→ YOUR INSTRUCTIONS
Starting at the line that contains "At what depth", reproduce every line through the end of the entries below, with no pictures in the copy.

::: RECORD LIST

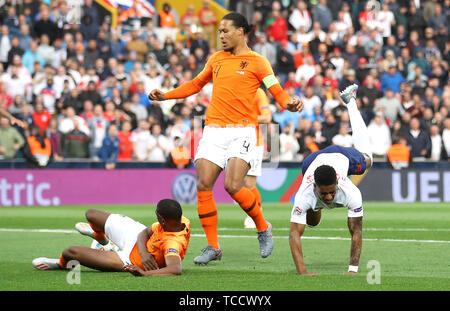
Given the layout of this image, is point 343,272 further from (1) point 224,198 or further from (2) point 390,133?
(2) point 390,133

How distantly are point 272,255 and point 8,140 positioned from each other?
12.0 meters

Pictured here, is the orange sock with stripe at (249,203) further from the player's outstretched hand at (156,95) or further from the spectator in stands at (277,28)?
the spectator in stands at (277,28)

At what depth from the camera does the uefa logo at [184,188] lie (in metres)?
23.2

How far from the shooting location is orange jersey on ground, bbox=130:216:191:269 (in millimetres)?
9602

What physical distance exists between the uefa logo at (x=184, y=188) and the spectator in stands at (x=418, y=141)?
5800mm

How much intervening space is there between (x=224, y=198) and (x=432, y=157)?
18.4ft

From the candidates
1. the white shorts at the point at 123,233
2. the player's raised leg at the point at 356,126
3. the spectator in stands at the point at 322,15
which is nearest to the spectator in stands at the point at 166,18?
the spectator in stands at the point at 322,15

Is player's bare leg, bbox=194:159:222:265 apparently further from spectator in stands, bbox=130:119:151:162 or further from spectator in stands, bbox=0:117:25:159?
spectator in stands, bbox=130:119:151:162

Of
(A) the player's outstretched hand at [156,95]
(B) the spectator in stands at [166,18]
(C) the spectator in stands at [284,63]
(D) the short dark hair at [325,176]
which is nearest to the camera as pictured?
(D) the short dark hair at [325,176]

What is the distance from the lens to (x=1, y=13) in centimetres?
2600

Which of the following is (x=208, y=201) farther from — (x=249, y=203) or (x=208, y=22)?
(x=208, y=22)

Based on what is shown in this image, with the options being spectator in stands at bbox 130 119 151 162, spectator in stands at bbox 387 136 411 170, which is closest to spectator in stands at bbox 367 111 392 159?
spectator in stands at bbox 387 136 411 170

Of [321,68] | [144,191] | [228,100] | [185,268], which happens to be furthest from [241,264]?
[321,68]

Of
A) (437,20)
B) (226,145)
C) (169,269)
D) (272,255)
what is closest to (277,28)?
(437,20)
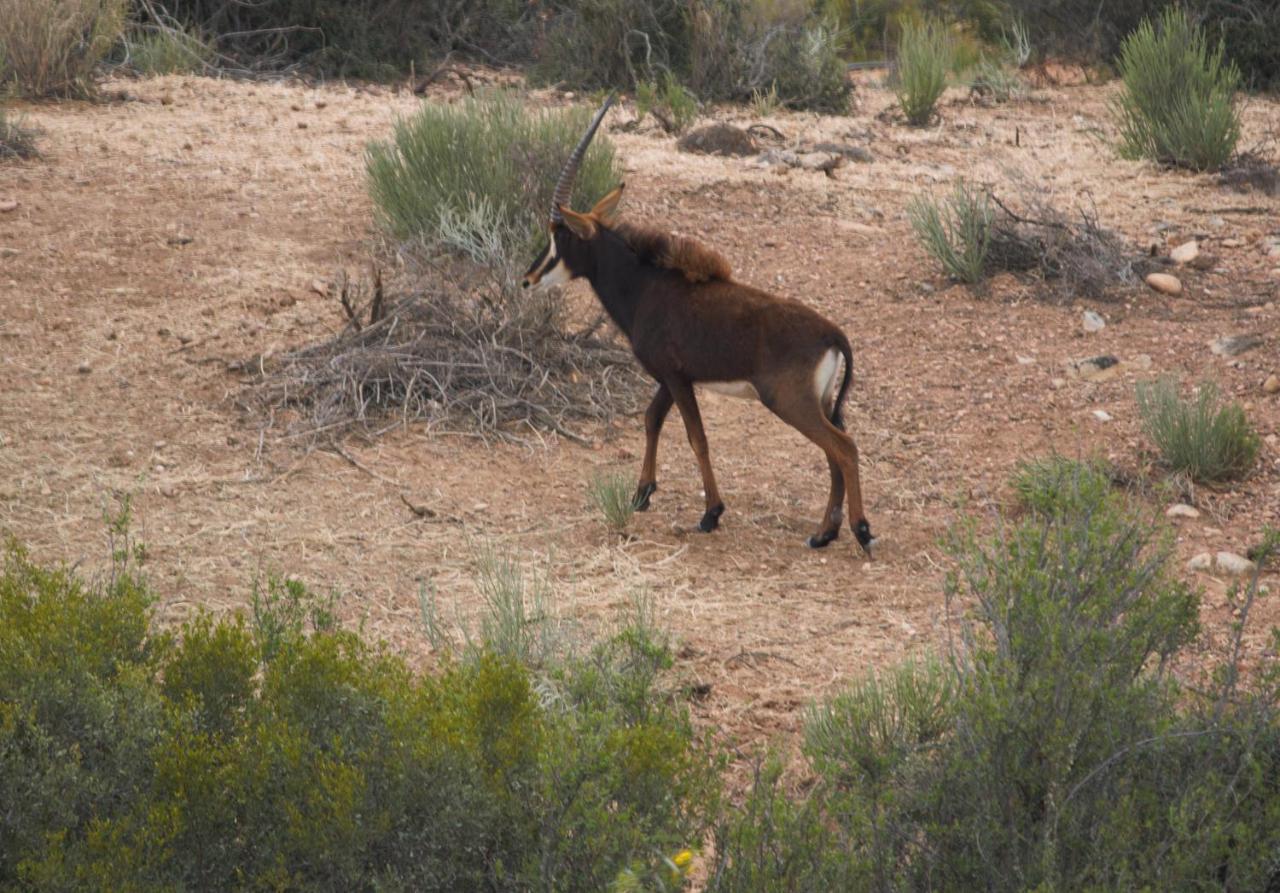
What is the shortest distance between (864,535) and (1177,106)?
672 cm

::::::

→ RESULT
At what depth from the camera does the uefa logo at [184,188] lie (in metres)?
23.2

How far from the shooting location is orange jersey on ground, bbox=130:216:191:269 (in millimetres)?
9602

What physical distance exists between the uefa logo at (x=184, y=188) and the spectator in stands at (x=418, y=141)?
5800mm

How much intervening space is there between (x=224, y=198) and (x=432, y=157)?
18.4ft

From the candidates
1. the white shorts at the point at 123,233
2. the player's raised leg at the point at 356,126
3. the spectator in stands at the point at 322,15
which is nearest to the spectator in stands at the point at 166,18?
the spectator in stands at the point at 322,15

Is player's bare leg, bbox=194:159:222:265 apparently further from spectator in stands, bbox=130:119:151:162 or further from spectator in stands, bbox=0:117:25:159?
spectator in stands, bbox=130:119:151:162

Of
(A) the player's outstretched hand at [156,95]
(B) the spectator in stands at [166,18]
(C) the spectator in stands at [284,63]
(D) the short dark hair at [325,176]
which is nearest to the camera as pictured?
(D) the short dark hair at [325,176]

What is the distance from the lens to (x=1, y=13) in centimetres?
2600

Which of the following is (x=208, y=201) farther from — (x=249, y=203) or (x=208, y=22)?
(x=208, y=22)

Based on what is shown in this image, with the options being spectator in stands at bbox 130 119 151 162, spectator in stands at bbox 387 136 411 170, which is closest to spectator in stands at bbox 367 111 392 159?
spectator in stands at bbox 387 136 411 170

Of [321,68] | [144,191] | [228,100] | [185,268], which happens to be furthest from [241,264]?
[321,68]

Of
A) (437,20)
B) (226,145)
C) (169,269)
D) (272,255)
what is closest to (277,28)?
(437,20)
What is the shortest distance between (864,535) and (1177,106)?
672 cm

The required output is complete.